Chapter 4 – Stepping-Stones
Louisa May Alcott2016年11月05日'Command+D' Bookmark this page
When Nat went into school on Monday morning, he quaked
inwardly, for now he thought he should have to display his
ignorance before them all. But Mr. Bhaer gave him a seat in the
deep window, where he could turn his back on the others, and
Franz heard him say his lessons there, so no one could hear his
blunders or see how he blotted his copybook. He was truly grateful
for this, and toiled away so diligently that Mr. Bhaer said, smiling,
when he saw his hot face and inky fingers:
"Don’t work so hard, my boy; you will tire yourself out, and there
is time enough."
"But I must work hard, or I can’t catch up with the others. They
know heaps, and I don’t know anything," said Nat, who had been
reduced to a state of despair by hearing the boys recite their
grammar, history, and geography with what he thought amazing
ease and accuracy.
"You know a good many things which they don’t," said Mr. Bhaer,
sitting down beside him, while Franz led a class of small students
through the intricacies of the multiplication table.
"Do I?" and Nat looked utterly incredulous.

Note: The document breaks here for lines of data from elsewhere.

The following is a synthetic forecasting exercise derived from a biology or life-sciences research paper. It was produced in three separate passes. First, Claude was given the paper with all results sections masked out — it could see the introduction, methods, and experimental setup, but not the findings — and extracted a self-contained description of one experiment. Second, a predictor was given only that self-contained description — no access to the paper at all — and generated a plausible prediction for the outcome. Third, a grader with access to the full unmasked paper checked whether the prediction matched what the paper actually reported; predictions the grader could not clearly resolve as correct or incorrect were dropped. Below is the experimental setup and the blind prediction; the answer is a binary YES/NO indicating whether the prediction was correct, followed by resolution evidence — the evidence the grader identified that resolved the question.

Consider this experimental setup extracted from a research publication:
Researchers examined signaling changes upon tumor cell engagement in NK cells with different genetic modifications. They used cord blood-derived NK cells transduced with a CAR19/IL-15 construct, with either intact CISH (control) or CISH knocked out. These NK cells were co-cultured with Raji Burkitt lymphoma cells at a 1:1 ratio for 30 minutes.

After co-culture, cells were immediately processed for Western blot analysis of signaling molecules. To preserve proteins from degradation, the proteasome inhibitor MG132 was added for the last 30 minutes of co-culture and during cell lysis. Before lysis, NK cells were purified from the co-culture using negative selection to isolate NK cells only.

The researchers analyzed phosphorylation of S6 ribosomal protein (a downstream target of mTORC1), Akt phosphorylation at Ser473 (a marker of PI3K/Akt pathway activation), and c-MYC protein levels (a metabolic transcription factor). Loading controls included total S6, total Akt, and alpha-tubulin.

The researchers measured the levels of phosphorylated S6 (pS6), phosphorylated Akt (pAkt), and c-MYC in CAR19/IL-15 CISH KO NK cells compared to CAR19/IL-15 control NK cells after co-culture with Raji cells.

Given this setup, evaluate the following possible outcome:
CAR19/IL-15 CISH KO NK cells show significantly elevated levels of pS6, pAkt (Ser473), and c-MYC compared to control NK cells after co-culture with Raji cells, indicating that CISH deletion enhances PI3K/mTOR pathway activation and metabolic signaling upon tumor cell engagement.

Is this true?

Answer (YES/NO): YES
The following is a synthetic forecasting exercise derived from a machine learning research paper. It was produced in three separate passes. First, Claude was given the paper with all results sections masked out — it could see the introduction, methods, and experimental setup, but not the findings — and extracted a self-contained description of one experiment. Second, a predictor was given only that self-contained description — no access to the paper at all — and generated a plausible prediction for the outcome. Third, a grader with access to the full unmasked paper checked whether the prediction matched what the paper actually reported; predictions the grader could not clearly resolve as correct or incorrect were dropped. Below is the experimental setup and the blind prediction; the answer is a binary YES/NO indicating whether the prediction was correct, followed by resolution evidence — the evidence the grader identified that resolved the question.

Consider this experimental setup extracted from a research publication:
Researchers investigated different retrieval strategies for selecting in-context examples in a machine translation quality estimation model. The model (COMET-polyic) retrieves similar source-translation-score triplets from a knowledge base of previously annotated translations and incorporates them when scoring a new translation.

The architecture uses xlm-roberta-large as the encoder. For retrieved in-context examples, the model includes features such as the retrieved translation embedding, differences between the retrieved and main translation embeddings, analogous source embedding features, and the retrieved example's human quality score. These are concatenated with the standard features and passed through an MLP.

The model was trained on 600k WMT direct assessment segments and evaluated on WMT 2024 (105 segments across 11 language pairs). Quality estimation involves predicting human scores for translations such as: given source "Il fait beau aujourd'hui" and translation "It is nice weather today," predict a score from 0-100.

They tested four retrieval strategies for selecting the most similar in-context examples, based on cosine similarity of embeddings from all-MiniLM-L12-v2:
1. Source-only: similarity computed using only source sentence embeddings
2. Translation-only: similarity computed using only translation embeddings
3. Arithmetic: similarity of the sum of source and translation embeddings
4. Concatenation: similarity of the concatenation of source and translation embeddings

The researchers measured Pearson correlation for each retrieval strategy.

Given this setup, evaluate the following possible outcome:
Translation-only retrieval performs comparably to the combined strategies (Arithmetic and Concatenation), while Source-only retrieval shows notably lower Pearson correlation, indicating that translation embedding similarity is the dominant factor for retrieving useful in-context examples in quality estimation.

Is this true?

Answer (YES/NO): NO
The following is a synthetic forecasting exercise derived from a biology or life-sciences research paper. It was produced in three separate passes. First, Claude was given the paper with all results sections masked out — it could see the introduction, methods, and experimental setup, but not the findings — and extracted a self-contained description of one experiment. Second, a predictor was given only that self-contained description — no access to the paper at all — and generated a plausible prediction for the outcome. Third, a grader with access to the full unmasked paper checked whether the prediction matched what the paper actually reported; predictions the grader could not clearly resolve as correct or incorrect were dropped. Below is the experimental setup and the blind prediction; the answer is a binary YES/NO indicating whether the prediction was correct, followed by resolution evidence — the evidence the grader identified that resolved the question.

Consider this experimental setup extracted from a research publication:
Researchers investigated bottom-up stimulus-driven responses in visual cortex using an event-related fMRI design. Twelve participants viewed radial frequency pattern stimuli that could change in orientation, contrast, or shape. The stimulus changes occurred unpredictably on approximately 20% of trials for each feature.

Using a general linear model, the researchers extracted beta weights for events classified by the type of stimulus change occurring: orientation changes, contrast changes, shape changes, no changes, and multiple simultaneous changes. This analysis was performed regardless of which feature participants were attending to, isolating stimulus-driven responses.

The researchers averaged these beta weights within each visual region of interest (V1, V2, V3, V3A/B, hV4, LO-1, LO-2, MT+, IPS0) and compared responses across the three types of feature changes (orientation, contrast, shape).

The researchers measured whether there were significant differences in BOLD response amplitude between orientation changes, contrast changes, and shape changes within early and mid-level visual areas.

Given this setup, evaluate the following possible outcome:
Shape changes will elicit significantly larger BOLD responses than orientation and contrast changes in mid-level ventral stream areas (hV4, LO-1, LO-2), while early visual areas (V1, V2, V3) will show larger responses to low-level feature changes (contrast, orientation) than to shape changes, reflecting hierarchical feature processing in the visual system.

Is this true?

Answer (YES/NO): NO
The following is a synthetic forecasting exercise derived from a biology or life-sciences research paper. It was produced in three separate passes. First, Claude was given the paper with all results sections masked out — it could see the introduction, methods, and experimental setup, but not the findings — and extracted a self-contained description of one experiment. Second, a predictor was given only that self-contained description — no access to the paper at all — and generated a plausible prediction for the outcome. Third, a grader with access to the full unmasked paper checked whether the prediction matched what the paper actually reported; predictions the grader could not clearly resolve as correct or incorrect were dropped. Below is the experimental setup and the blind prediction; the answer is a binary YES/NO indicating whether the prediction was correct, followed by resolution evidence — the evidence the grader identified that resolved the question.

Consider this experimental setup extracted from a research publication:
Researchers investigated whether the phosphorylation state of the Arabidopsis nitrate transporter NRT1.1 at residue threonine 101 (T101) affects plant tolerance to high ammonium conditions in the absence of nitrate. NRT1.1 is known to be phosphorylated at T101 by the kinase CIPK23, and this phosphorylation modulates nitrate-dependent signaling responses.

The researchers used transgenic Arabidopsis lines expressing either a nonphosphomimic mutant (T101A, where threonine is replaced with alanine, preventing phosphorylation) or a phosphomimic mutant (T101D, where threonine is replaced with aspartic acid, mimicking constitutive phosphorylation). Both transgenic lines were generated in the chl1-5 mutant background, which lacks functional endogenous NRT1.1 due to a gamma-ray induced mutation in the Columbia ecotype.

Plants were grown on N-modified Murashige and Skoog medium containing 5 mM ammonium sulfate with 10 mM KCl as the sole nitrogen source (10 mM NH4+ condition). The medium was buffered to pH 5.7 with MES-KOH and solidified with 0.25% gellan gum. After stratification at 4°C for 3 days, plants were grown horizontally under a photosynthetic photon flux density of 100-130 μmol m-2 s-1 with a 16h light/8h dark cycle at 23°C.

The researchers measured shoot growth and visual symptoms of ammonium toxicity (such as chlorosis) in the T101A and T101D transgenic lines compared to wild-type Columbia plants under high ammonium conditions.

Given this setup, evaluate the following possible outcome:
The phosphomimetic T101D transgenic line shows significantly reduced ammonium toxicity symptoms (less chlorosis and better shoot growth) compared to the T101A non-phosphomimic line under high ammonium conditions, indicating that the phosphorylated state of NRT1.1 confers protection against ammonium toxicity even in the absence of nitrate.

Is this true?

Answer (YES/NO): NO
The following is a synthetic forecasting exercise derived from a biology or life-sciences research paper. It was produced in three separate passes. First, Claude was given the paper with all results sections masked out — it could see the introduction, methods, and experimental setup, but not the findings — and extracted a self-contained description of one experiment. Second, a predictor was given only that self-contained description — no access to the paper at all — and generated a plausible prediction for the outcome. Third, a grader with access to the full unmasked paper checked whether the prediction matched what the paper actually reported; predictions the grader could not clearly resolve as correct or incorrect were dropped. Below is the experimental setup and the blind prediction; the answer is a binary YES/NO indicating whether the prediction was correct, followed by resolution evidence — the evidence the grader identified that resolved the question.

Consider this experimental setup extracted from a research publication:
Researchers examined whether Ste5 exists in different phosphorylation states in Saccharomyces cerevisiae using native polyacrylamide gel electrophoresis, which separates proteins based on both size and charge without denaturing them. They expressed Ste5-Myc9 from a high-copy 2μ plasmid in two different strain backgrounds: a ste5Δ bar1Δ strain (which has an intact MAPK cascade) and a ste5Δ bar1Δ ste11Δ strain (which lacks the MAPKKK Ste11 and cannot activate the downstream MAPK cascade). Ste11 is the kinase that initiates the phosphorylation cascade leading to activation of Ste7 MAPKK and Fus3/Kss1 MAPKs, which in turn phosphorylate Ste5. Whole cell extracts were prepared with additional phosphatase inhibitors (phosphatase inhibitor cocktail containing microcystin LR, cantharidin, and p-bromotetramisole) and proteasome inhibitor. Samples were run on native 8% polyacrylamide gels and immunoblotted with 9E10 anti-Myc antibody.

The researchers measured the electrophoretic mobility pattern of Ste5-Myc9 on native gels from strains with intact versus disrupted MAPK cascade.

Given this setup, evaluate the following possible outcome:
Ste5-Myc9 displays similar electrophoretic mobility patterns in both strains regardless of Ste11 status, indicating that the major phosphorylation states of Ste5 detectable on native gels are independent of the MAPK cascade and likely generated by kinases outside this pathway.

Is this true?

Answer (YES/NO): NO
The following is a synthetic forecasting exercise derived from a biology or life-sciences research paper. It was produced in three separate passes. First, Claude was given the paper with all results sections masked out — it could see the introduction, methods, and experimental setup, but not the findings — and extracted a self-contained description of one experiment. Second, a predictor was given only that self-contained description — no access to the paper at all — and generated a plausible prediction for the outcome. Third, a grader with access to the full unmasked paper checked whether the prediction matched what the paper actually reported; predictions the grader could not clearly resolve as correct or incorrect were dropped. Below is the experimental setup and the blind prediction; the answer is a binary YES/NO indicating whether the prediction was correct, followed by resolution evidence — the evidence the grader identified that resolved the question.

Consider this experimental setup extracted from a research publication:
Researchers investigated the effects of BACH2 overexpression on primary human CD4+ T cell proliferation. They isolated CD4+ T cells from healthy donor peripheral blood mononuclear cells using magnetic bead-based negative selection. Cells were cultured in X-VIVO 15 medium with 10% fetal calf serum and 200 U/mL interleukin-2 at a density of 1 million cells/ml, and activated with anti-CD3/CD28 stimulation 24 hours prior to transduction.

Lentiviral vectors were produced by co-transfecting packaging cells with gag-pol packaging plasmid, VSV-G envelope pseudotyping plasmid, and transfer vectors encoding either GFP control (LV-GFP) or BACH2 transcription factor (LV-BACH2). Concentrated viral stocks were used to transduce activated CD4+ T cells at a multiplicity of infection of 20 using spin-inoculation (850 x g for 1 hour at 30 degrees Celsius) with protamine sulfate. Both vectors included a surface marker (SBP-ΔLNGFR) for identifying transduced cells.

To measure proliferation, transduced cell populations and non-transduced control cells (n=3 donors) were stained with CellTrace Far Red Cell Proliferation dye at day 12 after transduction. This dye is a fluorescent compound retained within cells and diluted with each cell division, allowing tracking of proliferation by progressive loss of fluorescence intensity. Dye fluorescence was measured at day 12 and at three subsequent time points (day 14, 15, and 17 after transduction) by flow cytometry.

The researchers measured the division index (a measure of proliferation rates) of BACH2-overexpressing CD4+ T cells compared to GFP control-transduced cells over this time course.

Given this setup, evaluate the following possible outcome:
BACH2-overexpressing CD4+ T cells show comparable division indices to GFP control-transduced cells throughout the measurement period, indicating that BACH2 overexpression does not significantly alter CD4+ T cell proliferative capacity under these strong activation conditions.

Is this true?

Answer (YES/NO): NO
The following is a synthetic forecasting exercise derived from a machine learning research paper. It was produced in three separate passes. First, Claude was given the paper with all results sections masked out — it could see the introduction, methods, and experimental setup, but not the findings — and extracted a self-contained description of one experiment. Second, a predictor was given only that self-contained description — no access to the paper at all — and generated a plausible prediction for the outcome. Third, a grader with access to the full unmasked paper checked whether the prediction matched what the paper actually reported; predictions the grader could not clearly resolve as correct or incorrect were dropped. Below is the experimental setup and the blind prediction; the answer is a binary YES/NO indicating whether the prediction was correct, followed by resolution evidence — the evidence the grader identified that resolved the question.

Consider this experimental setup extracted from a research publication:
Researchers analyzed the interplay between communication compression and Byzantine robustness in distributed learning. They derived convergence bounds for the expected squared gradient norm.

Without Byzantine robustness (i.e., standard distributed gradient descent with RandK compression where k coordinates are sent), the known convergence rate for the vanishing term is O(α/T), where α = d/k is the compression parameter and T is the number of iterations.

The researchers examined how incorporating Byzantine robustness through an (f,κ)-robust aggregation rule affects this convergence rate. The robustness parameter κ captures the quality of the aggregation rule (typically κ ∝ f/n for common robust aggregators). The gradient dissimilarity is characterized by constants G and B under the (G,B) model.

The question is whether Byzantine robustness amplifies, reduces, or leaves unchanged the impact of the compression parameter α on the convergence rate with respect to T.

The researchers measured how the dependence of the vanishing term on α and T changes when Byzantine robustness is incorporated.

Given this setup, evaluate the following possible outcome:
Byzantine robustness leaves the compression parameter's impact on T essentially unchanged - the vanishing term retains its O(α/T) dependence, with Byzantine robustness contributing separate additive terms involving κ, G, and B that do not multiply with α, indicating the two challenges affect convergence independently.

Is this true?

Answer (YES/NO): NO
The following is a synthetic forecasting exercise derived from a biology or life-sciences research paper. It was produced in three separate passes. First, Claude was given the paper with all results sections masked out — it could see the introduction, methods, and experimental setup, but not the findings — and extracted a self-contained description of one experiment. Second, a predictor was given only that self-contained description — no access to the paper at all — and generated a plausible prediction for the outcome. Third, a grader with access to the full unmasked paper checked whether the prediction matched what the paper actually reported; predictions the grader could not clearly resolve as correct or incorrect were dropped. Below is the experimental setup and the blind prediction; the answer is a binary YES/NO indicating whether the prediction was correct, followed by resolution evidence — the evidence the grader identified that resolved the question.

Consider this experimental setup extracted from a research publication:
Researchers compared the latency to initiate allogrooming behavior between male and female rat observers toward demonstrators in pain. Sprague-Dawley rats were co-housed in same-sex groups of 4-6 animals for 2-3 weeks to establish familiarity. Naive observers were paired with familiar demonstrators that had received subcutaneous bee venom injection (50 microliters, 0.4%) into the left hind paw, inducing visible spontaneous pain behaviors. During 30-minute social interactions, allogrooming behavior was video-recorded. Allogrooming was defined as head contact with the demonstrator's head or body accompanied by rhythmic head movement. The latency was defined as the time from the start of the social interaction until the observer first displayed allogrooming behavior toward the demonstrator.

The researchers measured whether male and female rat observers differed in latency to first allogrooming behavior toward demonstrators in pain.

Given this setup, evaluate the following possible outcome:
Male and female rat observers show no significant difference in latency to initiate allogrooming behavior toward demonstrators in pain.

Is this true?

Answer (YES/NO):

"Yes; for one thing, you can keep your temper, and Jack, who is
quick at numbers, cannot; that is an excellent lesson, and I think
you have learned it well. Then, you can play the violin, and not
one of the lads can, though they want to do it very much. But, best
of all, Nat, you really care to learn something, and that is half the
battle. It seems hard at first, and you will feel discouraged, but
plod away, and things will get easier and easier as you go on."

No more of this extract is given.